ISTANBUL
Japan’s newly elected conservative Prime Minister Sanae Takaichi created a foreigner-specific Cabinet post on Tuesday, according to Kyodo News.
Conservative lawmaker Kimi Onoda has been appointed to the new portfolio to promote an “orderly coexistent society with foreigners.”
The 42-year-old lawmaker, who is supported by the conservatives, was born in the US to an American father and a Japanese mother.
Takaichi has also appointed two women to her Cabinet, with Satsuki Katayama as the country’s first female finance minister.
The ruling Liberal Democratic Party (LDP) and its new partner, the Japan Innovation Party (JIP), signed a coalition agreement to enhance the control tower function for foreign resident policy and establish a ministerial post to oversee its implementation on Monday.
Takaichi has also given five lawmakers official posts, including the Education Ministry to Yohei Matsumoto, who supported a 2012 Washington Post advertisement asserting the “facts” about the wartime comfort women system, according to researcher Jeffrey J. Hall on the US social media company X.

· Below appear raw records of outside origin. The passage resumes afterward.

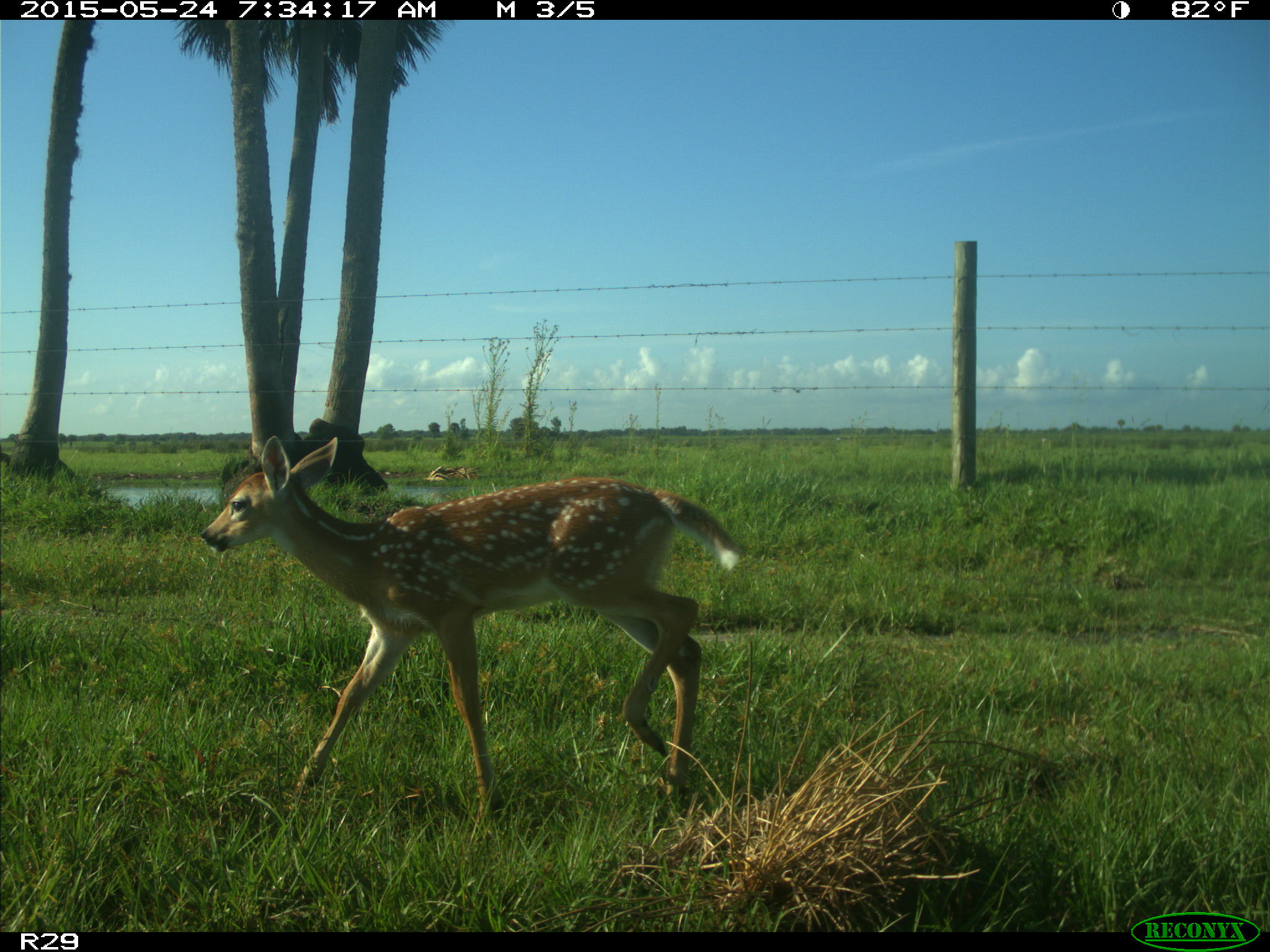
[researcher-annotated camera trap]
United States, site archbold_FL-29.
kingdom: Animalia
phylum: Chordata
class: Mammalia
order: Artiodactyla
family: Cervidae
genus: Odocoileus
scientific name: Odocoileus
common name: deer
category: unidentified deer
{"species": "unidentified deer (deer) (Odocoileus)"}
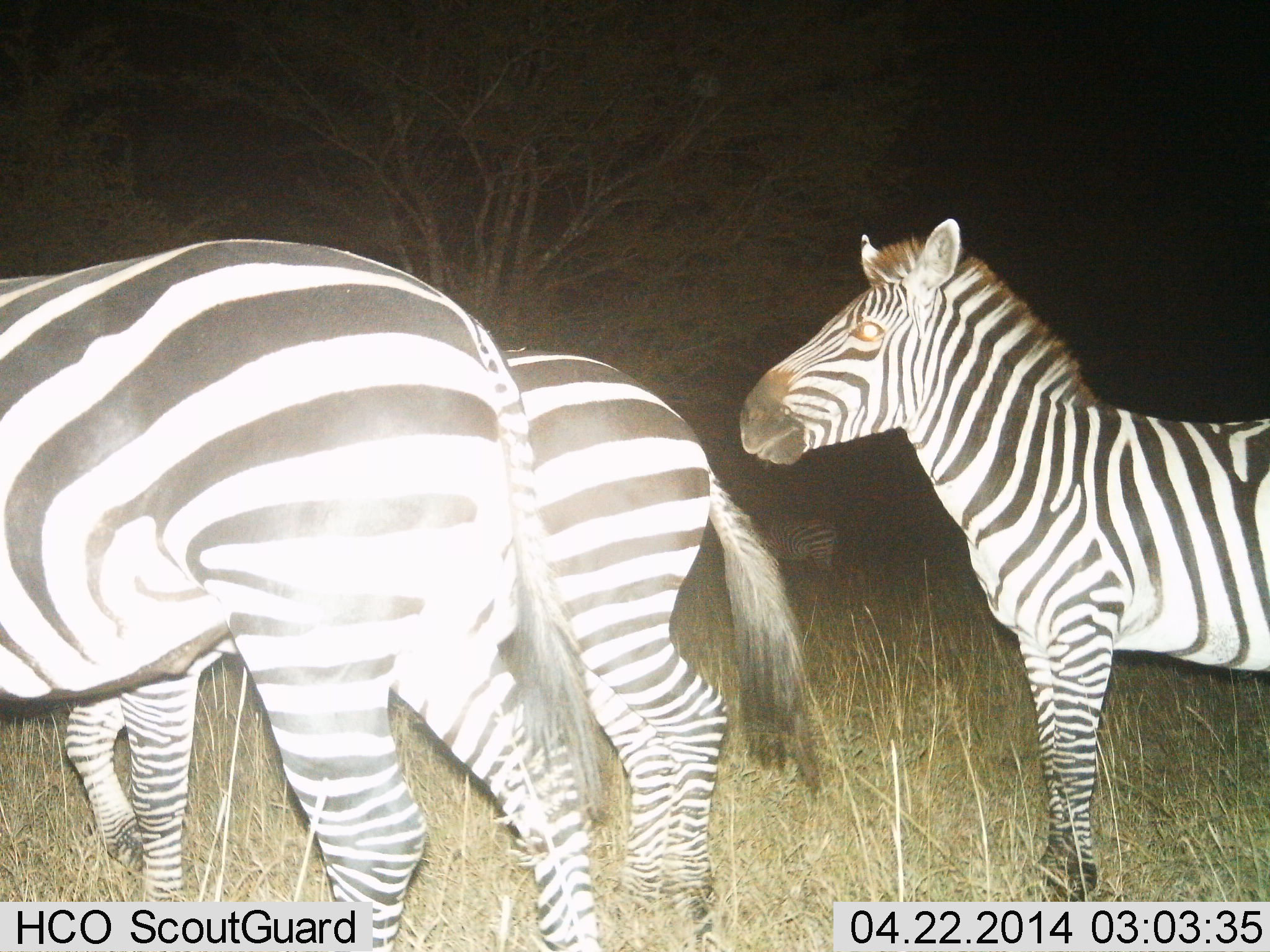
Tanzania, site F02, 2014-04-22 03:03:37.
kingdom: Animalia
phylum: Chordata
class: Mammalia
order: Perissodactyla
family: Equidae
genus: Equus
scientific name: Equus quagga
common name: plains zebra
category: zebra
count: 3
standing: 80%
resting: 10%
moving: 10%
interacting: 0%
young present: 0%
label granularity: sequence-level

The ad included claims that “no historical document has ever been found by historians or research organizations that positively demonstrates that women were forced against their will into prostitution by the Japanese army.”

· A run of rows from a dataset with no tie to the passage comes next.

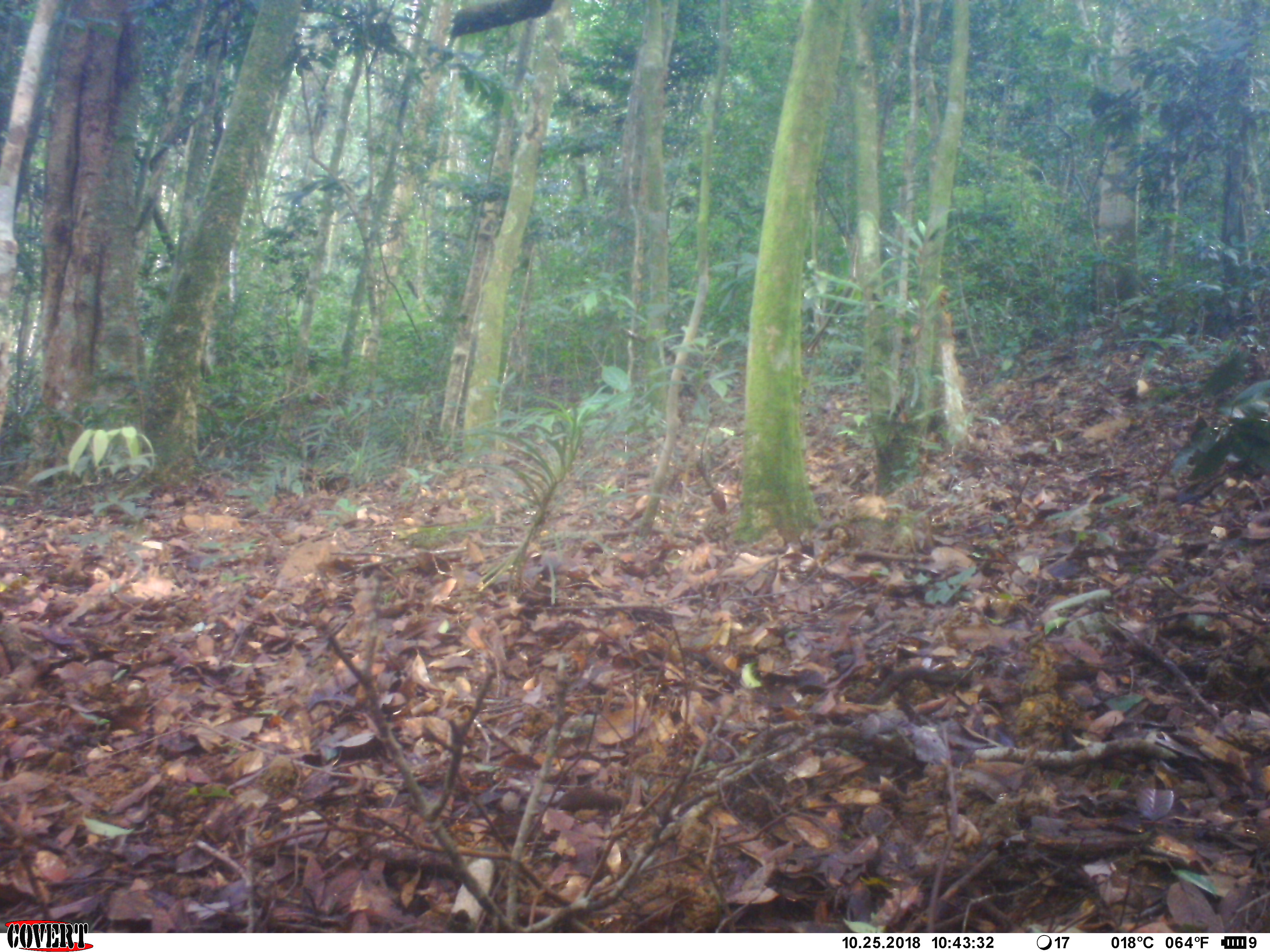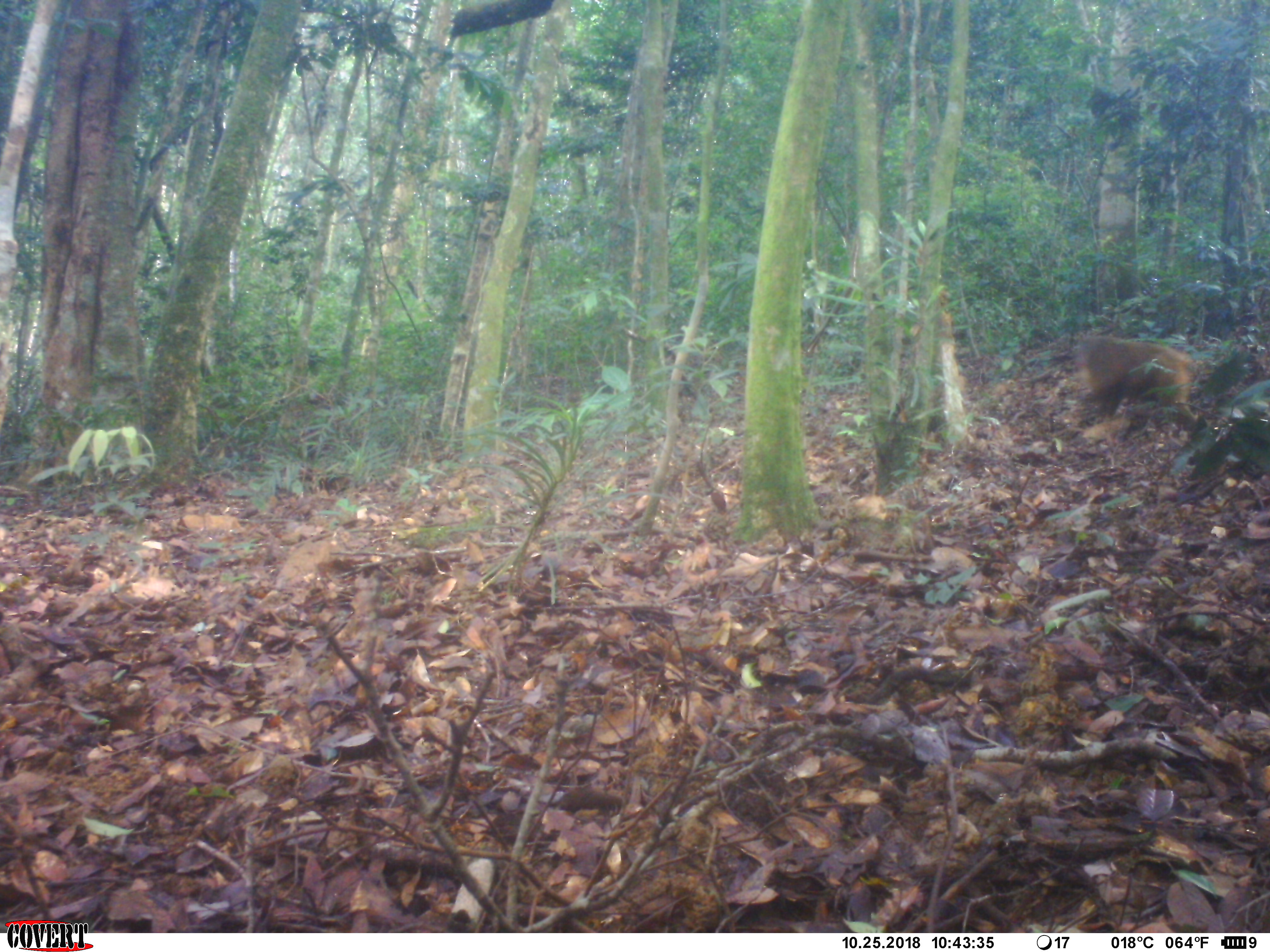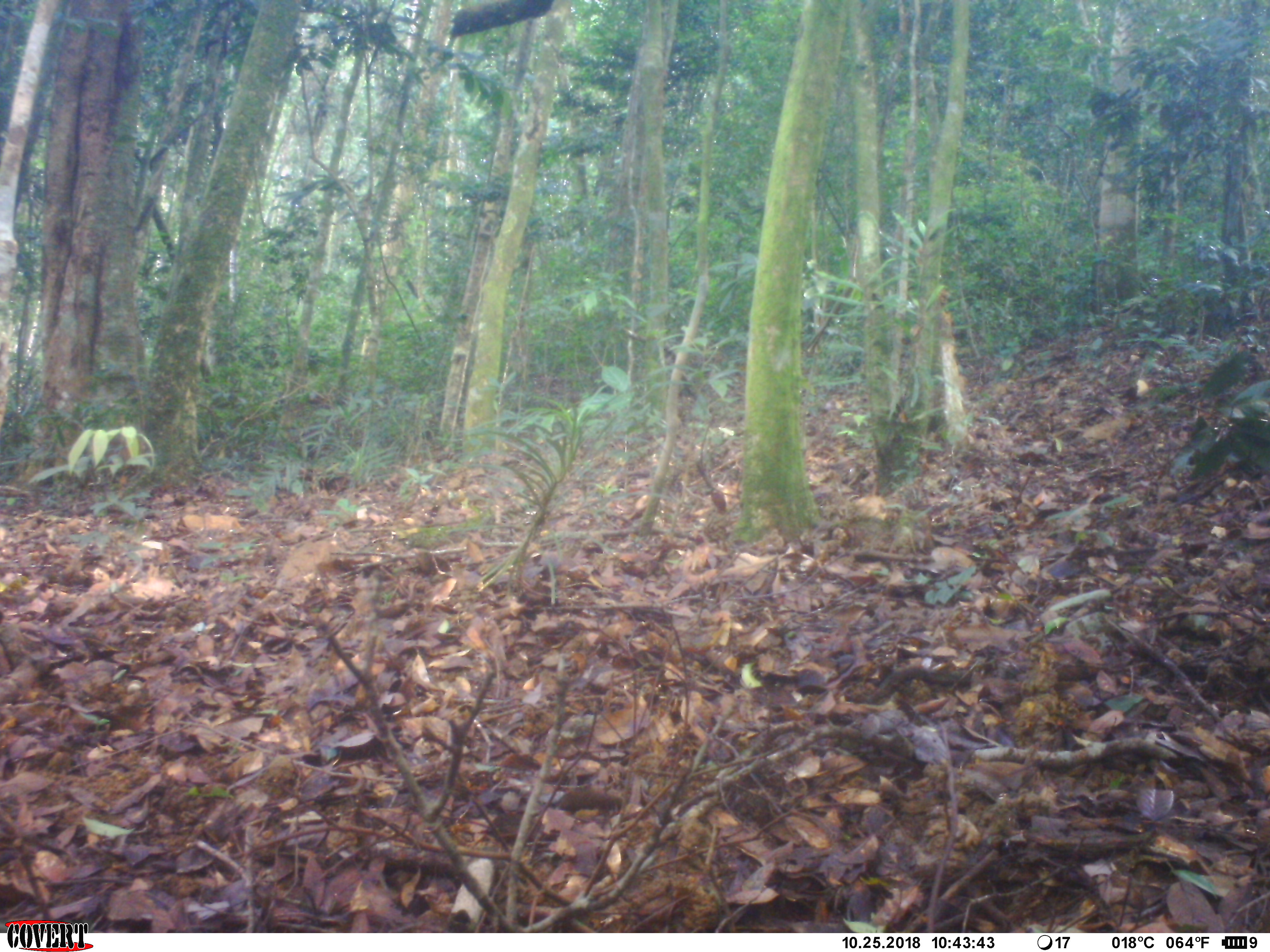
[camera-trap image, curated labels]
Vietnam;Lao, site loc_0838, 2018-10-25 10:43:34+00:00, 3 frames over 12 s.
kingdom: Animalia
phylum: Chordata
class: Mammalia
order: Primates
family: Cercopithecidae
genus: Macaca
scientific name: Macaca arctoides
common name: stump-tailed macaque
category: stump tailed macaque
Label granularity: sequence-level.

Takaichi is known for her hawkish views on China, Koreas and Japan’s wartime history.
The JIP, also known as Ishin, earlier proposed a government cap on the percentage of foreign residents under 10% of the total population.
The party will not join the Cabinet but will extend outside support to the government on an issue-by-issue basis.
Japanese far-right populist party Sanseito won 15 seats in the House of Councilors election in July, securing the third-largest share of votes.
Its platform, centered on a “Japan First” agenda, advocates stricter immigration controls and portrays immigration as a “silent invasion.”